|duck science||usb memory for data-storage and back-up|
USB i-Duck is a flash drive storage device for your archives, back-up, documents, i-tunes, movies, music, and photos. It's powered by the computer's USB port: so doesn't need feeding. It's cute, useful, and only 37mm long, beak to tail.
USB i-Duck has a soft plastic glow-in-the-dark body in pink, yellow, orange, blue, hearts, camouflage, or transparent, and a tiny USB flash-memory module which lights up when it's busy. It needs no installation, uses no batteries, and works with any modern PC or MAC.
|THE USB I-DUCK: PHOTO|
To look at the pop-up photo, hold your mouse over the zoom button below: you don't need to click.
i-Duck USB Flash Drive.
A USB solid-state memory device, sometimes called a USB flash drive, memory key, memory stick, or thumb drive, can hold thousands of documents, spreadsheets, photographs, or music tracks.
To use it, just plug it in. The computer recognises it, adds it to its list of drives, and gives it a temporary drive letter, for example E. When you unplug it, the computer knows it's gone, but doesn't interfere with anything else you're doing.
You can write data to it by saving your files and read from it by opening your files, in the usual way. When you've finished working, just unplug it and use it on any computer. The simplicity of USB makes it a true plug-and-play system.

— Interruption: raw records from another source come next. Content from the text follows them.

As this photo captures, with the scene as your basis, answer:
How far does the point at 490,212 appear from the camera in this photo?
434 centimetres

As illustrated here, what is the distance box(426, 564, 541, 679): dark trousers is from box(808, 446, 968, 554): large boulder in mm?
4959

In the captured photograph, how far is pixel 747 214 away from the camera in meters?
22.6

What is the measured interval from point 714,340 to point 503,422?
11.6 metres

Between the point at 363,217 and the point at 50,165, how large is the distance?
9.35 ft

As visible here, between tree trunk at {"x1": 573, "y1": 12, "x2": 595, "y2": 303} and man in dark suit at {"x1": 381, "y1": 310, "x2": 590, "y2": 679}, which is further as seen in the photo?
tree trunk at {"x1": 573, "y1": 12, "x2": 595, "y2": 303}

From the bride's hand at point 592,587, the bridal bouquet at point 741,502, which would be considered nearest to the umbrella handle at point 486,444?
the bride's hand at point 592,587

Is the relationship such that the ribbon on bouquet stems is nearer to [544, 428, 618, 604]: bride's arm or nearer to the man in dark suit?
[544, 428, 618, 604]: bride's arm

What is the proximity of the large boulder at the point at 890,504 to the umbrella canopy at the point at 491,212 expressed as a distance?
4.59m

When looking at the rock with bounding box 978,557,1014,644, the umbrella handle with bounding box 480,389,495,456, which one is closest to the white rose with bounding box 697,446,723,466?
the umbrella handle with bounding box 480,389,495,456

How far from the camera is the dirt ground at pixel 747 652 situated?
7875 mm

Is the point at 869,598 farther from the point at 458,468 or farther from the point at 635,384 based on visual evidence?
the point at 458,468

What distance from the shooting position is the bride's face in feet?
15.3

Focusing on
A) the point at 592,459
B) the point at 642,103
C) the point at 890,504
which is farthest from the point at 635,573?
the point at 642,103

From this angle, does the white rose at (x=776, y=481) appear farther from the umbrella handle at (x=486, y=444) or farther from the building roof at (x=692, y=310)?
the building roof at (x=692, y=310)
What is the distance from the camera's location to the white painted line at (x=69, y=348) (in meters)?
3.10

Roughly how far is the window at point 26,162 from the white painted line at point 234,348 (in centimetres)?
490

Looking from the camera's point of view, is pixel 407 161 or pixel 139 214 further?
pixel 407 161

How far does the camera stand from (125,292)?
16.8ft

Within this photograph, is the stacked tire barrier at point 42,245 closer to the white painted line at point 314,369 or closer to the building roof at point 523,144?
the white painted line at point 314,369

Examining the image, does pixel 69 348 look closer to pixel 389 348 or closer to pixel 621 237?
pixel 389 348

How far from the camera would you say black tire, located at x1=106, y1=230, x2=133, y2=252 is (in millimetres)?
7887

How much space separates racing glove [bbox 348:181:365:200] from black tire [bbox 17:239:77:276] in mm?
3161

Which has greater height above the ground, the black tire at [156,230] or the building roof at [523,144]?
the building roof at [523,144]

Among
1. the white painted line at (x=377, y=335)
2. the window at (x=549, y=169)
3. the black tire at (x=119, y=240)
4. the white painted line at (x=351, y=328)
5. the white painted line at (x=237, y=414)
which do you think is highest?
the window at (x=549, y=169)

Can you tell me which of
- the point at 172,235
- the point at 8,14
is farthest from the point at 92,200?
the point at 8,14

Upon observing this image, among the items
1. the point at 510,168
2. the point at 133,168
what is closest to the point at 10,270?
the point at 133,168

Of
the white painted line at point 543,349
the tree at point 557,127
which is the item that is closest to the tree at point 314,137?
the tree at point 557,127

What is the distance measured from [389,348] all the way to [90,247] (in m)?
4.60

You can take it anywhere as your personal memory bank, or use it to share or swap any type of data. If you want to use it for backup or as an archive storage device, keep it somewhere safe.
Sometimes, manufacturers include free applications such as FlashMail, Mobile Lock, or SecretZip. If you look in Windows Explorer or My Computer, you can find them, open the folder, and experiment. Alternatively, just delete them.
Sometimes it's not be easy to get to your computer's USB sockets. They might be at the back, very close together, or some distance from where you sit. There's a selection of USB cables and extensions in the on-line shop.
You can move your xBox 360 profile, or transfer downloaded maps or skins, on a USB drive. However, the USB sockets are recessed and it's hard to plug in and remove a small drive. It's easier to plug in a cable and just work with the free end.
The module has a bright steel case which contains a circuit layer, a formatted flash memory chip, and a USB 2.0 interface. It takes power from the computer's USB port, so doesn't need a battery or a mains adapter. It can be used with an extension cable, up to 5.0 metres, or a multi-port USB hub.
It needs a standard USB port, but no manual installation or configuration. USB 2.0 allows a maximum data-transfer rate of 480 Mb/s: 480 million bits a second. Like all USB 2.0 devices, it also works with older USB 1.1 sockets.
If your computer has limited RAM, USB flash memory can improve the general performance of Windows: a feature called ReadyBoost uses the plug-in flash memory as extra system RAM.
The raw text on this page needs about 12KB, a jpg photo about 60KB, and an mp3 song about 4MB. So a 2GB module can store over 160 000 similar pages, or over 33 000 photos, or over 500 tracks.